La masseria come si presenta oggi
A Peppe Barleri (nativo di Marano, ma vissuto a Calvizzano da
sposato fino alla sua morte precoce) va anche ascritto il merito di aver
contribuito a tramandare ai posteri alcuni documenti interessanti
sulla rivoluzione partenopea del 1799. Marano e Calvizzano, come è scritto
in uno degli articoli che lo storico e scrittore (autore di diverse
pubblicazioni su Marano e Calvizzano) inviava ogni mese al periodico L’attesa, pagarono
severamente per aver creduto negli ideali di libertà, uguaglianza e fratellanza
che stavano alla base della rivolta. Una rivolta repressa dalla superstizione
del popolino e dalla spada di una Chiesa ancora tanto lontana dai bisogni della
gente, quanto becera e sanguinaria. A Calvizzano erano in pochi, mentre a
Marano il gruppo era più nutrito. Appartenenti alle più importanti famiglie
cittadine, erano avvocati, notai, possidenti, preti, medici e farmacisti.

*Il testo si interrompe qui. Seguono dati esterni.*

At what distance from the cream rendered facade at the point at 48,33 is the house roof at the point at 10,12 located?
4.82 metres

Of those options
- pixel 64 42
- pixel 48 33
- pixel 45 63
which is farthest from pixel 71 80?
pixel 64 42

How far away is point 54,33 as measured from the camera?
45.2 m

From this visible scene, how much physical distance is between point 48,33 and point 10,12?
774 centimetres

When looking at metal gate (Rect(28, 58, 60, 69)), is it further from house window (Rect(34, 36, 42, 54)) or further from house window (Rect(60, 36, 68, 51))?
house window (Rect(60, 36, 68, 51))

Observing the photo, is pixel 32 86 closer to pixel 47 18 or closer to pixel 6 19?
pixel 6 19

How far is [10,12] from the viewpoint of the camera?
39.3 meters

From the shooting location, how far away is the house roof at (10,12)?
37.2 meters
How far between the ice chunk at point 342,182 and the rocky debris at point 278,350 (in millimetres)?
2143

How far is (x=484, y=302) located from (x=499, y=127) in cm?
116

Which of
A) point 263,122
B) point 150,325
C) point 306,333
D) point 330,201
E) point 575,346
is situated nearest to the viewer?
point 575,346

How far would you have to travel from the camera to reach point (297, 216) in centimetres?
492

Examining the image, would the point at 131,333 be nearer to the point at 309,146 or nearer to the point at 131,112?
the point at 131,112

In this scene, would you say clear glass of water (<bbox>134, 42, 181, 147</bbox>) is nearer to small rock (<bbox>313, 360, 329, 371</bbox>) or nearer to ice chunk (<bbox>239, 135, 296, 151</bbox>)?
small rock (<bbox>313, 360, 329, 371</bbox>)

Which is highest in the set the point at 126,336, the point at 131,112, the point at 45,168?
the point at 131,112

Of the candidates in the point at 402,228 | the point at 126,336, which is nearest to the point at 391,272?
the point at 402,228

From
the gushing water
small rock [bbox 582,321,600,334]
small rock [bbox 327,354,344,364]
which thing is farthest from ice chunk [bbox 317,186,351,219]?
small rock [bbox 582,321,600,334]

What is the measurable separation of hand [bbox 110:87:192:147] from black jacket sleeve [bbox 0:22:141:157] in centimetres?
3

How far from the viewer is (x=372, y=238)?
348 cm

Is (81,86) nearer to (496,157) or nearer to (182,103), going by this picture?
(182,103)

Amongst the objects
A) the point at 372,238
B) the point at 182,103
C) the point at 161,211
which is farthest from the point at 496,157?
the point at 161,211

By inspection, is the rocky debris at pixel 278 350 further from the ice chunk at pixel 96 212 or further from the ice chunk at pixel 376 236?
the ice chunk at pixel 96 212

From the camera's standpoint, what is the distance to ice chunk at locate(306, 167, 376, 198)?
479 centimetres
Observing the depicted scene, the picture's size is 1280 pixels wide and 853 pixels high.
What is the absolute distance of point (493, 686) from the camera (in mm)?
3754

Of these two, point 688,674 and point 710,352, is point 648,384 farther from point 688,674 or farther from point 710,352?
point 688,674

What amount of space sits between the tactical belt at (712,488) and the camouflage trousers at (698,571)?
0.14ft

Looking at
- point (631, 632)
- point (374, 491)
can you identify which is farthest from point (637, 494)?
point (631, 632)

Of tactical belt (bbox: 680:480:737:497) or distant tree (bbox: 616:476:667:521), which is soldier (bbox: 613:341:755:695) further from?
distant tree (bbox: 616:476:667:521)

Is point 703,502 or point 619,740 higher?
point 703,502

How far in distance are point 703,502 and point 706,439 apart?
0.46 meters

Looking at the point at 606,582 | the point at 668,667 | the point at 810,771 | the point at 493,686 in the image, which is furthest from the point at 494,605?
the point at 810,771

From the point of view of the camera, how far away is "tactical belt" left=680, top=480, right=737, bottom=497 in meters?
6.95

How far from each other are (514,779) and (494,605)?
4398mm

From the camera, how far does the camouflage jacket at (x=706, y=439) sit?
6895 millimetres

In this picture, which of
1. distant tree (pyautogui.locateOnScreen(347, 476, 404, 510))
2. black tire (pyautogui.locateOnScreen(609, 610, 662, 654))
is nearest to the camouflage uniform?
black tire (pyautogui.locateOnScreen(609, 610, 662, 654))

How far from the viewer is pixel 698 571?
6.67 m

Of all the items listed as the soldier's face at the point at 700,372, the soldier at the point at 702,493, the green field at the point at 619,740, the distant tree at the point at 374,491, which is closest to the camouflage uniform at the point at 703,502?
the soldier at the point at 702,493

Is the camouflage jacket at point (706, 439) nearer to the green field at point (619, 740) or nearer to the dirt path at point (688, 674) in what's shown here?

Acculturati e di tutto rispetto, chiedevano maggiore libertà, più giustizia
sociale e volevano contare di più nelle scelte di una monarchia borbonica
troppo legata ai privilegi del passato e a una Chiesa non certamente serva di
Dio, ma di un re tanto despota quanto sanguinario. Non è stato facile – scrisse
Barleri – scovarli e conoscere la loro storia. Questo perché, dopo che la
rivolta fu domata, e le condanne eseguite, il re fece distruggere tutti gli
atti ufficiali riguardanti la rivolta stessa e i suoi partecipanti. Ma
nonostante tutto, qualcosa è rimasto e con il tempo è emersa una Marano per
niente domata o succube del re. I rivoltosi maranesi si radunavano al Palmento
(l’attuale via Roma), a casa di Mattia D’Avanzo; nella cappella Dentice di
Sotto, appositamente aperta al sabato sera dal reverendo don Ignazio Dentice
(ospitò per un paio di notti l’ammiraglio Francesco Caracciolo durante la sua
fuga che lo portò nel palazzo ducale di Calvizzano dove fu catturato) che vi
partecipava attivamente; a casa del notaio Gennaro Moyo; alla masseria
“Capozzelle” di via Marano-Quarto (a circa 200 metri dall’inizio di città
Giardino, ndr), il seicentesco edificio dei Palumbo. Edificio, dove si
riunivano anche gli illuministi calvizzanesi, che, all’epoca, apparteneva
a Matteo Palumbo, cognato di Gennaro Moyo, avendone sposato la
sorella Maria. Gli altri rivoltosi più ragguardevoli erano il possidente Nicola
Di Criscio; l’avvocato Vincenzo D’Avino, il più giovane di tutti, il figlio di
quel Bernardino che era stato sindaco di Marano nel 1772; il possidente Pietro
Moyo abitante al Truglio; il notaio Raffaele Palumbo, che più tardi divenne
sindaco di Marano; il medico Salvatore Poerio, parente del più famoso Carlo,
anche lui abitante sulla strada “dello speziale”; il reverendo Gaetano Di Lauro
e Nicola Di Criscio, eletti più per rispetto dell’età che per meriti. E che si
radunassero molto spesso alla masseria “Capozzelle”, già molti anni prima della
rivolta napoletana, lo ricaviamo dal diario autografo del reverendo Pasquale
Giglio di Calvizzano. Molti di essi furono catturati e andarono a finire in
carcere, ma nessuno fu messo a morte, anche se più di uno ci andò molto vicino.